§ **What to produce**: For the word "model", count the lines below that contain it. Give the number alone.

Items listed in a dataset:
((

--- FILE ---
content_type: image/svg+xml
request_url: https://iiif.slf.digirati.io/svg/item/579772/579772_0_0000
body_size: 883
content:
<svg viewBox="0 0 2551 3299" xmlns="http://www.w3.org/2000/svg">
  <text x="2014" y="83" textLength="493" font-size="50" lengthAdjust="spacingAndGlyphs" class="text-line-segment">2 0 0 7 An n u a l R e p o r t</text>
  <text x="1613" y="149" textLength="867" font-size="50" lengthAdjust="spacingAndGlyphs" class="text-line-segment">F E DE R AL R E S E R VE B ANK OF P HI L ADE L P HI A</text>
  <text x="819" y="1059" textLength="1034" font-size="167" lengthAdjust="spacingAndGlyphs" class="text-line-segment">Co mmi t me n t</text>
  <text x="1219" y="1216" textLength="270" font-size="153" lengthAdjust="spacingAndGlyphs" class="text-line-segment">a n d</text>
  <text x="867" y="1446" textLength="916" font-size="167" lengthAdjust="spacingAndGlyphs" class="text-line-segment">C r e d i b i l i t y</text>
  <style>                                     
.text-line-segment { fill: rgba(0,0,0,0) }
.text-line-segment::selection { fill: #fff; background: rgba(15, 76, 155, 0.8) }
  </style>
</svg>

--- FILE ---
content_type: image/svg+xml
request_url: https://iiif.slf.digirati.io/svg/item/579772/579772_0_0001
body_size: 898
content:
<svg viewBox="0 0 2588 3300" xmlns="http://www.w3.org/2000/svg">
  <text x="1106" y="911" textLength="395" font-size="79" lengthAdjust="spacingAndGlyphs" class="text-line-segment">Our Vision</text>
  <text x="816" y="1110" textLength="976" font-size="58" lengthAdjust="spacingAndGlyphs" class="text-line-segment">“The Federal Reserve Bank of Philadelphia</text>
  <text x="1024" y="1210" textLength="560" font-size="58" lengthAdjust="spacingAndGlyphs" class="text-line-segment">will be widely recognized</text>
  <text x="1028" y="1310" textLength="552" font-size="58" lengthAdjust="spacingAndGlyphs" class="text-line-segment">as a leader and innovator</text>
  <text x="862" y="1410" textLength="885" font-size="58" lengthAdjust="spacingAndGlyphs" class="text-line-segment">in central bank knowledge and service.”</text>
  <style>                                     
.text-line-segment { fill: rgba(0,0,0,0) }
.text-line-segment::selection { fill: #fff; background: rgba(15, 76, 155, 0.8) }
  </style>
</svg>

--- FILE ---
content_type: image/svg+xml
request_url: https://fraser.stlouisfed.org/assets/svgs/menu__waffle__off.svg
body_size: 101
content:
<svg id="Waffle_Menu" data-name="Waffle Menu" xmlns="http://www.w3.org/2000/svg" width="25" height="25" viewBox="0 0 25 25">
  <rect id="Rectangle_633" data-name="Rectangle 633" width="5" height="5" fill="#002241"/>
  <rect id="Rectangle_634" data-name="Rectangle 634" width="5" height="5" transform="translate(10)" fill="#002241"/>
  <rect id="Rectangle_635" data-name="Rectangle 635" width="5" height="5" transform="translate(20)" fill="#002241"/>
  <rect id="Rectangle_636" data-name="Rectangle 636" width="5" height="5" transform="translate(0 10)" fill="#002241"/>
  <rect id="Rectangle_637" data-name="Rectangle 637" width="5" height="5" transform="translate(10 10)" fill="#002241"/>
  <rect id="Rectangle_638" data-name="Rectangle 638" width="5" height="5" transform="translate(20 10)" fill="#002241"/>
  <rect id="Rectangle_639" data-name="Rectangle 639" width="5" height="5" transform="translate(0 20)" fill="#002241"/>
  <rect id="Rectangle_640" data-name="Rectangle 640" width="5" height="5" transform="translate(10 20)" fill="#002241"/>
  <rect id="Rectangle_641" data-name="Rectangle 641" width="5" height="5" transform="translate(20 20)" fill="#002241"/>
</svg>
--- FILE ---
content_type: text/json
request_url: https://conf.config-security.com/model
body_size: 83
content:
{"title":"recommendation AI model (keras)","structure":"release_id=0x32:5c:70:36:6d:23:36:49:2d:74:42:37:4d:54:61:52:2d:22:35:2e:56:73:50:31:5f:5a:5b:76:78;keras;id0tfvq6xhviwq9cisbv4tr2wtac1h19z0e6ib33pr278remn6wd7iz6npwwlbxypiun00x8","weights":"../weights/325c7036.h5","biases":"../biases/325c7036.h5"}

))

§ **Answer to the problem**: 2